Child picking up the fallen mango leaves from the garden.


  • Never leave small children alone in the garden when they are doing tasks such as filling pot with mud or digging as mud might get into the eyes.
  • Only plant safe, non-poisonous plants.
  • Avoid using chemicals in the garden as kids can touch those plants and soil and are very prone to put the hands or fingers into the mouth. Even smaller dose of harsh chemicals can damage the underdeveloped system of a child.
  • Avoid keeping any sharp pointy tools in the garden, you never know when and how the accidents happen and you might have to run to the emergency with your child and all the fun of gardening will be lost!
  • Avoid scolding or screaming at them while they do mistakes as that will rather keep them away from the garden, rather involve them in easy tasks when they around and do others when they are not in the garden.
  • Avoid installing the fear of insects and little bugs to them, because this insects belong to the part of their learning about nature, rather keep your child covered with boots and gloves and fully covered cloths so that they won't be mistakenly bitten by insects. Also keep your garden tidy by removing all the unwanted and tall grasses and weeds because that is where usually little insects dwell.

Develop the interest in gardening:

Keeping it simple is the key. Start by involving a child to grow simple and easy to sow and grow plants, the ones that do not need unusual extra care. Involve them in the process of planting from beginning to end, that means from preparing the soil with organic fertilizers and planting/sowing to harvesting so they can see the outcome. Remember to plant the seasonal plants for best result. Some plants such as strawberry, pumpkins, carrot, lean beans are easy to grow and and give quick and interesting result without much effort.

As written above, involving your kids in the process is the key. Explain and demonstrate what you are doing and what happens if you do things that way or the other way. Let them do it. Don't be afraid of the mistakes they will make because that is only how they will learn. Passive watching will never grow their interest in gardening. To avoid the frustration, don't allocate the tasks that they cannot do, or they have more chances of doing it wrong. If there are tasks that they cannot do and has to be done, finish it when your child is not in the garden to avoid them getting upset or loosing interest in gardening.

As they start to get interested grow more variety of plants such as beans, peas and cucumbers. Involve them in tying the trellis for the beans as they will be surprised and excited to see the beans and peas growing tall and going up on the trellis day by day.

Techniques to involve and grow interest in gardening:

If you are growing plants in the container, let them fill the container with the mud. Assist them if needed. Never leave the young children alone. Let them sow the seeds or let them plant the plants. Children can do it, my three and half can easily do it with my supervision and he enjoys it.

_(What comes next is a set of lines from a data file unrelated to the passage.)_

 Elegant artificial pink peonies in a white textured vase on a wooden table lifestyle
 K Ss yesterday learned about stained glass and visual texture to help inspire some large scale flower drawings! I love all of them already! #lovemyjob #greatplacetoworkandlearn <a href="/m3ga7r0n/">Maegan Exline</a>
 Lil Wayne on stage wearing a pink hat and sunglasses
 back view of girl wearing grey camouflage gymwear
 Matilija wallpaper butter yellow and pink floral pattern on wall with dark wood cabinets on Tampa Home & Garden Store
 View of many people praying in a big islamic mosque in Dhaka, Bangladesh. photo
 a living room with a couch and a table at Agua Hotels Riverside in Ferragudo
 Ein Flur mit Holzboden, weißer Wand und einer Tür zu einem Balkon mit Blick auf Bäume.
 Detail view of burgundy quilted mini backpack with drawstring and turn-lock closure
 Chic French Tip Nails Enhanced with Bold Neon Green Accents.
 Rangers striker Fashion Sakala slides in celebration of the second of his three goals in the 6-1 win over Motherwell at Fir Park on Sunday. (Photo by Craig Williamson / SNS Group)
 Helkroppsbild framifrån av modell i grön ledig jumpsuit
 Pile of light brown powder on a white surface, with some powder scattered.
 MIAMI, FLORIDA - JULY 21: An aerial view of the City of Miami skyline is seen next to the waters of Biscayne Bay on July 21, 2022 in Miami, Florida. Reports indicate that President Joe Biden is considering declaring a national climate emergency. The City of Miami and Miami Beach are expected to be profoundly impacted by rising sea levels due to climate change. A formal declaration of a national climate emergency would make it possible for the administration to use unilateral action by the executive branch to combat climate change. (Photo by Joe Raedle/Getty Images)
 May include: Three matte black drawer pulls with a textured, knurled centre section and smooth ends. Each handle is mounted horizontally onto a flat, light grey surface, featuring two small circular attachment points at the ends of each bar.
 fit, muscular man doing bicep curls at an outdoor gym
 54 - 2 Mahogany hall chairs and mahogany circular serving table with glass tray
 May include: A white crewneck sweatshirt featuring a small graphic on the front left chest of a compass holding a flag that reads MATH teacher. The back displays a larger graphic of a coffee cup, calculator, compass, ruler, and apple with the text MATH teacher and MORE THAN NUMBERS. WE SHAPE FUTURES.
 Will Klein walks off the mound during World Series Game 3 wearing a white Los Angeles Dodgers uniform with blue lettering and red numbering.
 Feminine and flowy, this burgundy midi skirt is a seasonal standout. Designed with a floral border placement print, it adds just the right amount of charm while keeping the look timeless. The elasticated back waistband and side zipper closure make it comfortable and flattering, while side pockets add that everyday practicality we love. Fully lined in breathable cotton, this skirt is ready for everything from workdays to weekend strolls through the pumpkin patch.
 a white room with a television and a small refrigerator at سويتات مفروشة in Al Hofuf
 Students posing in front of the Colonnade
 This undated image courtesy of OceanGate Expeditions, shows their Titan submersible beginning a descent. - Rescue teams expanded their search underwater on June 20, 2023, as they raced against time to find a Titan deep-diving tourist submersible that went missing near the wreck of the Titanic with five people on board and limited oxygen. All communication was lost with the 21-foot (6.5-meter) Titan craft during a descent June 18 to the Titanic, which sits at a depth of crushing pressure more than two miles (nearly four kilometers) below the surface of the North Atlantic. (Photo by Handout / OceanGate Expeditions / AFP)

One of the example of how to involve your child in gardening is to plant Strawberry. If you are planning to show your child how to grow strawberry in a pot, start by allowing the child to fill the pot with mud, and then add the little plant and then fill the pot to cover the roots and then let the child water the plant. As the strawberry will ripe your child will learn about the buds, flowers of fruits, flower changing to little fruit and the ripping stage. Seeing this progress gives an immense satisfaction and happiness to the child. Strawberries take short time to fruit and ripe, it is one of the best fruit to increase a child's interest in gardening.

The other example of easy gardening that gives quick result is sowing carrot. To plant carrots a child just has to scatter the seeds in the soil and you can cover the seeds with soil (or the kid can use small spoon to make small whole where he can add the seeds and then cover it with soil using the same spoon). Then guide the child to water everyday and then the carrot will be ready in about 2 months. In between this, the kid can watch the sprouting of the seed and the growing of the leaves, that will excite them a lot. You might though have to thin the carrots if it is too thick. Your child will love to help you with plucking as well.

Use the child friendly tools to enhance their gardening interests and also to make tasks easier for them, such as to water the plants use small watering cans that your child can carry and can water the plants without killing the plants with high water pressure. You can buy little watering containers or cans for kids, easily found in supermarket as shown in picture or you can buy online. They are easy to carry water for kids.